▸ **WHAT IS REQUIRED**: Reproduce word for word the lines of the entries below, starting at the line that contains "What is the separation distance from" and ending at the last line of the entries.

▸ **Items from a data source**:
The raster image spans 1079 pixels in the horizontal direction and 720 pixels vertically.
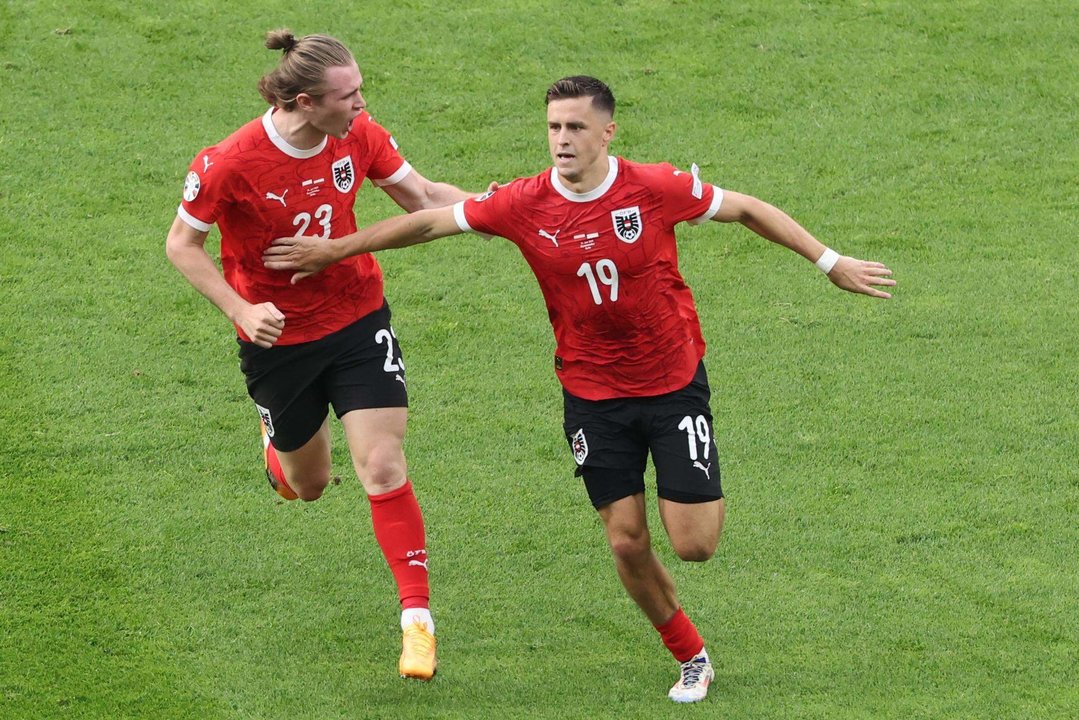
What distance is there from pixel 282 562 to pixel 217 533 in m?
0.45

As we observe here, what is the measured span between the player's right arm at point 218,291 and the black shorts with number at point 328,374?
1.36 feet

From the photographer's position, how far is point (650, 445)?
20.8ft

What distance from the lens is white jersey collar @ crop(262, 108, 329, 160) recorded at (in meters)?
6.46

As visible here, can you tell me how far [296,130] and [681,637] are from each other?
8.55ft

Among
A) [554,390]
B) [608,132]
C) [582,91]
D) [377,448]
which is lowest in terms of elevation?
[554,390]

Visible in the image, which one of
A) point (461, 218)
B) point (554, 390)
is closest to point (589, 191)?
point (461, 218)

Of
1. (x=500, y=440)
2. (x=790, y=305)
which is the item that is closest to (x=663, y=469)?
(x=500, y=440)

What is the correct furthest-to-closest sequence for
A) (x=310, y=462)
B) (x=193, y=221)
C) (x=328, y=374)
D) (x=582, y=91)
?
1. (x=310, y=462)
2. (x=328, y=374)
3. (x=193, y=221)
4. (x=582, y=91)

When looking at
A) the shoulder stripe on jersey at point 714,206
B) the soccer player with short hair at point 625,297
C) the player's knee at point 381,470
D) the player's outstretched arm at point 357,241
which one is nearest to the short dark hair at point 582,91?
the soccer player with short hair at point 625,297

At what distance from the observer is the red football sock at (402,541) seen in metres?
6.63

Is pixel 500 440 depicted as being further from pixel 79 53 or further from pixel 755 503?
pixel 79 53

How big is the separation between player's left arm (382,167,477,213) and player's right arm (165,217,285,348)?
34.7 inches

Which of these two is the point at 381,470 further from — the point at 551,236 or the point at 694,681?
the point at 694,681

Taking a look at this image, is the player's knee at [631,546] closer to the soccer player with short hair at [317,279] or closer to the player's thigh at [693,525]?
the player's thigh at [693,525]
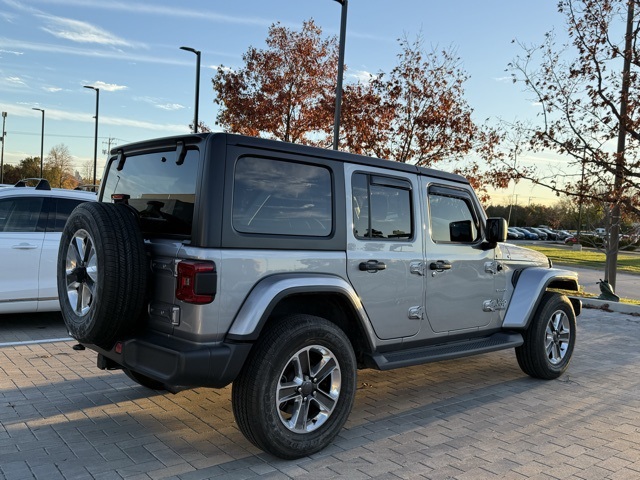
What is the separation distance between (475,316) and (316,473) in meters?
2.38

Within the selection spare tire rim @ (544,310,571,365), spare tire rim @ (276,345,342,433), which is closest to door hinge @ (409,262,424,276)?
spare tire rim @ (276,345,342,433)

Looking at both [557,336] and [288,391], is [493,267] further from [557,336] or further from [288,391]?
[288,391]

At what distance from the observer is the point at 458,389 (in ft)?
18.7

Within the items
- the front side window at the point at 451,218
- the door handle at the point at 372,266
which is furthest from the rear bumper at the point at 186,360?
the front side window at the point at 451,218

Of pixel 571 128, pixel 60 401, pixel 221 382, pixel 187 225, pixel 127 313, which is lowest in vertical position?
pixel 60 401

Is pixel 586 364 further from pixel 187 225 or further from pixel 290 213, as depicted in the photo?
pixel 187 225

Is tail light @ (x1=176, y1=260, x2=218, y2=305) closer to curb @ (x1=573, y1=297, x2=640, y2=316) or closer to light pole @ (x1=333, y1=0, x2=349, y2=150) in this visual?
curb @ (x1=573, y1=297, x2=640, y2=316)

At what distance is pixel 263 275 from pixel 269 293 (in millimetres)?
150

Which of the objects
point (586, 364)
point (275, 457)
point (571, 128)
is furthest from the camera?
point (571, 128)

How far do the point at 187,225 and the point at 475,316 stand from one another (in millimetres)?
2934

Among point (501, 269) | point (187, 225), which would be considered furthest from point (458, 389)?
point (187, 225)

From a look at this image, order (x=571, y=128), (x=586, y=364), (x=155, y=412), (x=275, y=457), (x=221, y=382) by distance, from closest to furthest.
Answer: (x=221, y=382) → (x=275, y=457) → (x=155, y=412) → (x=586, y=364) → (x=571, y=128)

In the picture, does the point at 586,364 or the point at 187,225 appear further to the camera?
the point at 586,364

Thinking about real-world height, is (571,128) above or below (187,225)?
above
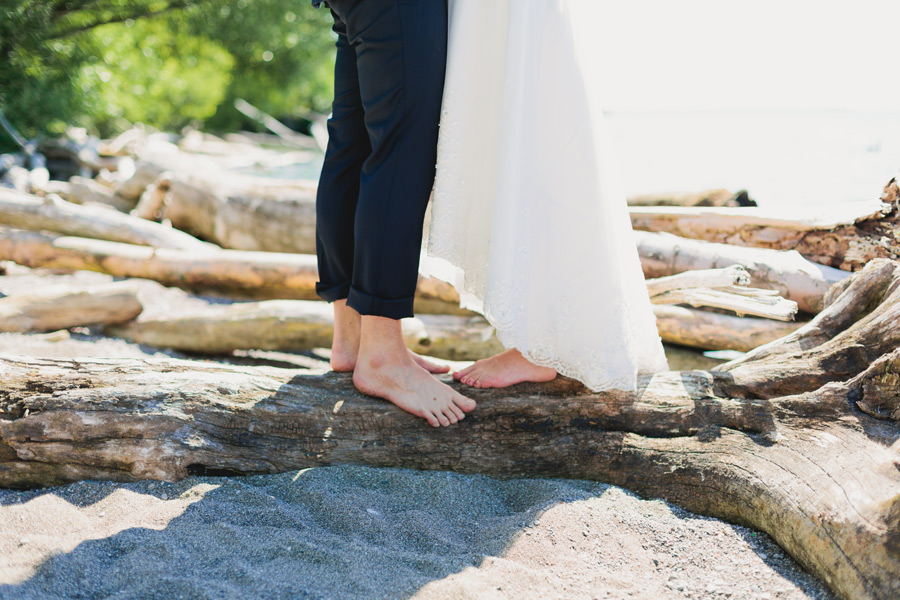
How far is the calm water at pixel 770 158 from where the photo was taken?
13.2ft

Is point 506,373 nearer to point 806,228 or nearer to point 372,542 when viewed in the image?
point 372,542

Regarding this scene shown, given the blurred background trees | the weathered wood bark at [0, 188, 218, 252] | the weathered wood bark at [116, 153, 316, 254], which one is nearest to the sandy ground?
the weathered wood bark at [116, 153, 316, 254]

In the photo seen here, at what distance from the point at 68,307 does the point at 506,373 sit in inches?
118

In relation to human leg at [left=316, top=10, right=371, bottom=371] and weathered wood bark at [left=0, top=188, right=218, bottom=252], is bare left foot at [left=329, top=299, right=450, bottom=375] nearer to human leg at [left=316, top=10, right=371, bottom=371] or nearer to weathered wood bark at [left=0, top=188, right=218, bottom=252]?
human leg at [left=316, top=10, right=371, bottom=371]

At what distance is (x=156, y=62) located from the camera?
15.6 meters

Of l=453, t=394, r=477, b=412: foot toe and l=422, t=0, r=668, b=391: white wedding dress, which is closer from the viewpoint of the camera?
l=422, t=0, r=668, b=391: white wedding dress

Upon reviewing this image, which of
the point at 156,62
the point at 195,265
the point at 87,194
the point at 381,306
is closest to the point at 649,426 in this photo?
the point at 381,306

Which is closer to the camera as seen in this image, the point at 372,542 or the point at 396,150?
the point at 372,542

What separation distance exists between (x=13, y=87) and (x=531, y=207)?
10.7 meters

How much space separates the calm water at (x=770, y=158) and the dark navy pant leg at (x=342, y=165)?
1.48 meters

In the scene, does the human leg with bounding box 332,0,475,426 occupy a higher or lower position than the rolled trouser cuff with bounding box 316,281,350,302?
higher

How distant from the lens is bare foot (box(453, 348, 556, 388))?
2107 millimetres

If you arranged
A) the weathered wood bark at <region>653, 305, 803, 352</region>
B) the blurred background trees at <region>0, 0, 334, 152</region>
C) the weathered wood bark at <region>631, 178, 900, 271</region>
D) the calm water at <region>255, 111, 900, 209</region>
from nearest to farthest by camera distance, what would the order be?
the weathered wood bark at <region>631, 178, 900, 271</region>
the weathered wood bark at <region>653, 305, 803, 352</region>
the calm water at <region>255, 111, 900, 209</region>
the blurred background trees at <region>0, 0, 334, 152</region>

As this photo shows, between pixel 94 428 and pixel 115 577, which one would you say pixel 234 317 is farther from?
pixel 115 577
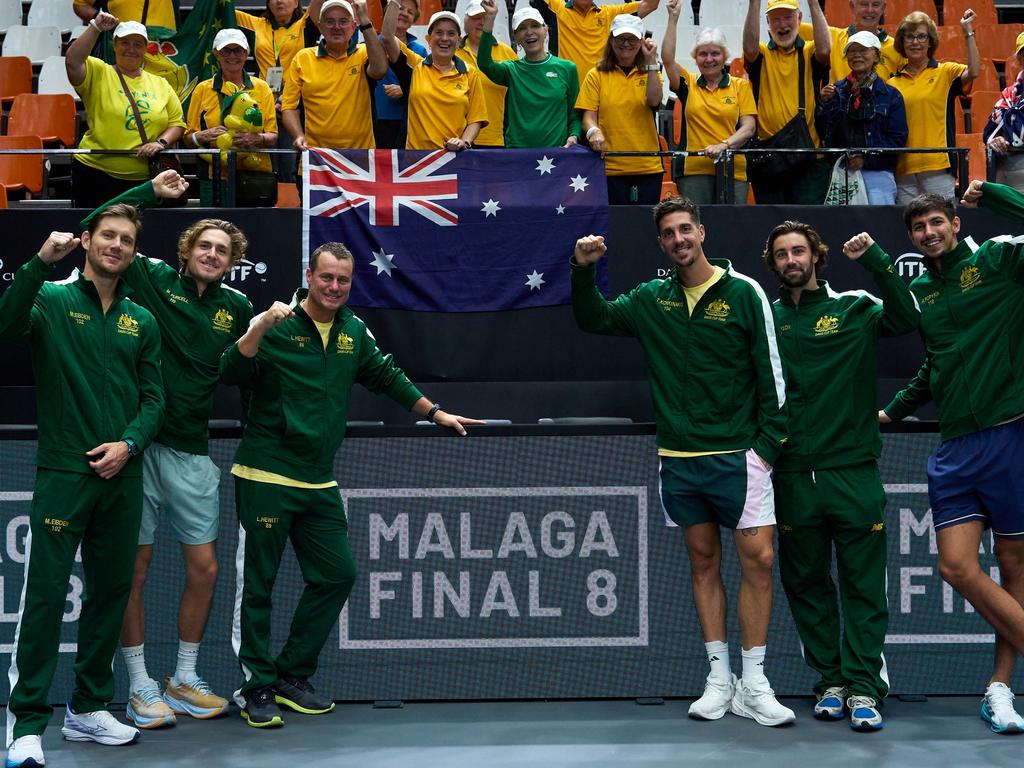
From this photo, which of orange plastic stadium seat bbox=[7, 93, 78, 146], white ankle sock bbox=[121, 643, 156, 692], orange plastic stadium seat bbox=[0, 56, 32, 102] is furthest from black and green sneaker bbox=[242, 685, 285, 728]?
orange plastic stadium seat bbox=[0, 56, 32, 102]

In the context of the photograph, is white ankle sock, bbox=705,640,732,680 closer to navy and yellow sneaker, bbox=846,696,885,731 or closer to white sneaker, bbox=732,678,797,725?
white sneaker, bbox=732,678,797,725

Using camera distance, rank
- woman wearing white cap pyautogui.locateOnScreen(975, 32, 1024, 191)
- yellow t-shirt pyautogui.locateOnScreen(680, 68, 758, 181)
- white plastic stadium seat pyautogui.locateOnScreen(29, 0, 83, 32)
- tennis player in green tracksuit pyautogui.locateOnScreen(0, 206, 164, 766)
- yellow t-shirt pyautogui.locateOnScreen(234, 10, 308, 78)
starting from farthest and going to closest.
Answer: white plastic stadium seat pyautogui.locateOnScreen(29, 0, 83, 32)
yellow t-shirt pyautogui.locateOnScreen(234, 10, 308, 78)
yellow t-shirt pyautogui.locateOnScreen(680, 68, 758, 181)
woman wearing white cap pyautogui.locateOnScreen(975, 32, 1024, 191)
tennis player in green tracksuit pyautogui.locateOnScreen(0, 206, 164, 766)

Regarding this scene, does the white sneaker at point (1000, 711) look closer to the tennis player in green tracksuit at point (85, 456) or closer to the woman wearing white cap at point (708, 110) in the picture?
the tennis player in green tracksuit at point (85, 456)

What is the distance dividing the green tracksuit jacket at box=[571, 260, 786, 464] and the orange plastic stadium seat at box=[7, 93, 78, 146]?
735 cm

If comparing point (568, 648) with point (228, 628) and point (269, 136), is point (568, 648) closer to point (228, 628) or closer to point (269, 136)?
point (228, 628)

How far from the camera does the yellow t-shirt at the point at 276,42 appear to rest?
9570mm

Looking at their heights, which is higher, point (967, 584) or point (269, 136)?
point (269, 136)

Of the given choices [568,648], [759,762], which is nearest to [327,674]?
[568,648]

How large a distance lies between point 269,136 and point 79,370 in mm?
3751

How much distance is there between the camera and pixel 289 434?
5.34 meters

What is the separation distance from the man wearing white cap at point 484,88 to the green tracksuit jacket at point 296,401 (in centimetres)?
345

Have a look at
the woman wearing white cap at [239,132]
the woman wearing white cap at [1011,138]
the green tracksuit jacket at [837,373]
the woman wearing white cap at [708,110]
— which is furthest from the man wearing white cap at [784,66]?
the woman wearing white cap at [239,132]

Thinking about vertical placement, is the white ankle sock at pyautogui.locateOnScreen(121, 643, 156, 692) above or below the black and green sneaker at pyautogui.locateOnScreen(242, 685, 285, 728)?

▸ **REPLY TO THE TASK**:
What is the separation distance from the man wearing white cap at point 484,88 to the green tracksuit jacket at point 296,401 (in centimetres)?
345

Have a look at
the woman wearing white cap at [239,132]
the woman wearing white cap at [1011,138]
the green tracksuit jacket at [837,373]
the woman wearing white cap at [708,110]
— which is furthest from the man wearing white cap at [784,66]?
the woman wearing white cap at [239,132]

Thinking about vertical placement, is the white ankle sock at pyautogui.locateOnScreen(121, 643, 156, 692) above or below the black and green sneaker at pyautogui.locateOnScreen(242, 685, 285, 728)?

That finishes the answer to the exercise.